Article Preview
Top1. Introduction
The current society has knowledge as one of its most important values and indeed this is often called Knowledge Society. The application of advanced software technologies in the context of the Knowledge Society is a bold contribution of the software engineering scientific community and a joint vision for applied humanistic computing.
In the last years, Twitter has become a popular micro blogging platform, with over 400 million tweets posted daily according to tweespeed.com1, making it a tool that can help significantly in the knowledge society due to its agile reading (no more than 140 characters), dynamic (information available in real time), accessible (for almost any device connected to Internet), functional (allows you to embed pictures, videos and links to other content), organized (with hashtags that represent subjects and ordered by date of publication), interactive (can view posts from other people, follow them, respond, share your posts by retweet or save them to mark them as favorites), non-invasive (no chat Instant Messaging) and with the possibility of anonymity (using nicknames or impersonal nicknames) (Pérez et al., 2012; Kassens, 2012; Welch & Bonnan, 2012).

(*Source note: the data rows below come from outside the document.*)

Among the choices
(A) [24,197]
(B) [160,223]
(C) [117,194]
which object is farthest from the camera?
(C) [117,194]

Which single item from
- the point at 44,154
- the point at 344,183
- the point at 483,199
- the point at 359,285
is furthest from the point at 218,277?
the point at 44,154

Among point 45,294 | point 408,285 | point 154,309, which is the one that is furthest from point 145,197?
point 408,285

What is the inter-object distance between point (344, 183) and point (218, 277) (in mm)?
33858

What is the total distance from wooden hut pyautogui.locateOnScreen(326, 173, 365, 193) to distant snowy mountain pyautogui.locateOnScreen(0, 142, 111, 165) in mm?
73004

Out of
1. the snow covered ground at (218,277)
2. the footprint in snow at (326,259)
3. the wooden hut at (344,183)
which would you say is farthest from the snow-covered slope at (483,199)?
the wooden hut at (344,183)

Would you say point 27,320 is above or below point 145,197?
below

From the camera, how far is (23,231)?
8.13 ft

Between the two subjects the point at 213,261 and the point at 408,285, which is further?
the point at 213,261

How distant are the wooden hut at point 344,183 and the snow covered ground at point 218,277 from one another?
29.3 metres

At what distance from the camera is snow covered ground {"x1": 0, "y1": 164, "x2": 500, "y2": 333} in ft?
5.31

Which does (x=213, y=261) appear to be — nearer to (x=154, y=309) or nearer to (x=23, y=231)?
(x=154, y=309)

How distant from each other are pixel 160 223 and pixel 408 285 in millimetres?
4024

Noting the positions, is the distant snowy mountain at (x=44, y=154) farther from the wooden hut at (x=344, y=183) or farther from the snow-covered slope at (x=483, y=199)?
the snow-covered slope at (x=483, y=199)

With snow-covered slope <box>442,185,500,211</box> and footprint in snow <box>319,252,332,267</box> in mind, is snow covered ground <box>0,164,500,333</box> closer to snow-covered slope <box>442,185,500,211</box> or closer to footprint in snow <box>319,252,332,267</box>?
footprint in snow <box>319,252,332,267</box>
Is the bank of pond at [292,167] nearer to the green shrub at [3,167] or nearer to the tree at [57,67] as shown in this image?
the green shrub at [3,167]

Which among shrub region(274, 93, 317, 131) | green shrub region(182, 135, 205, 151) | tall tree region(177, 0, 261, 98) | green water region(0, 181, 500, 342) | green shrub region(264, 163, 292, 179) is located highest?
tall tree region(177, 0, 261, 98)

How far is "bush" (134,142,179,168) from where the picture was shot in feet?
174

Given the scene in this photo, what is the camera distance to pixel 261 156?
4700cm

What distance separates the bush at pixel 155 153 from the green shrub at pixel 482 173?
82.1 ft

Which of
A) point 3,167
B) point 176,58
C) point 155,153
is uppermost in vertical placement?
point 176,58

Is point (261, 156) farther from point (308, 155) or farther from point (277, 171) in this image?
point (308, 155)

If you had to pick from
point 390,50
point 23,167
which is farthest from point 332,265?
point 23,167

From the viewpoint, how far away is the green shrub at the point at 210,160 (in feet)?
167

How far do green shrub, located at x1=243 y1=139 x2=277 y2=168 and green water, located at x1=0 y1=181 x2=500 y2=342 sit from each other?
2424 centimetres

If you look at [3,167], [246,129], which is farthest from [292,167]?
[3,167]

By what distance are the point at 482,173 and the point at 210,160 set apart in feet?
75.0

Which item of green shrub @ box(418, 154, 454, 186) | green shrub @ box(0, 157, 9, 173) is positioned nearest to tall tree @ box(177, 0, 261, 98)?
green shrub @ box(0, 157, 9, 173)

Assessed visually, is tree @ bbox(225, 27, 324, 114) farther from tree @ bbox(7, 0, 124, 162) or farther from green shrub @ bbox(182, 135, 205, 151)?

This has led many research efforts on various topics to exploit this information such as event detection (Agarwal et al., 2012; Atefeh & Khreich, 2015), health monitoring (Nielsen et al., 2015), emergency detection (Seol et al., 2013), and among others. Many of these applications can benefit from information about the location, where the events occur, but unfortunately, this information is very poor, because only 1% of tweets contain geo-tags (Takhteyev et al., 2012).
The extraction of information from tweets presents some challenges, i.e., information is completely unstructured and its limited to 140 characters, tweets can contain grammatical errors, and abbreviations and each user has its own writing style, so information can be incomplete, false or not credible (Ritter, 2012).
However, Gutierrez et al. (2015) and Oussalah et al. (2013) established that the use of information content in tweets, provides geographic information, because the texts commonly refers to further locations. The tweet analysis allows us to know and evaluate social and natural events. Nevertheless, geocoding methods are used to translate geographic locations represented in the text (e.g. detection and location of events in a geographic area). They have focused on point feature type (Quin et al., 2013; Hart & Zandbergen, 2013; Krumm & Horvitz, 2015) and there are not approaches oriented towards polygon representation.
Thus, in this paper, a methodology focused on geocoding events appearing in tweets about traffic events of the Mexico City is proposed. The work consists of identifying events, geographic features and their spatial relationships, supported by conceptual representations, Natural Language Processing techniques and classification algorithms. Unlike other works, the detection of trending topics is not supported in this paper.
This paper is organized as follows: Section 2 describes the related work in the fields of geocoding based on short texts. The proposed methodology is presented in Section 3. In Section 4 the evaluation and comparison of the proposed method with other approaches are presented. Section 5 outlines the conclusions and future work.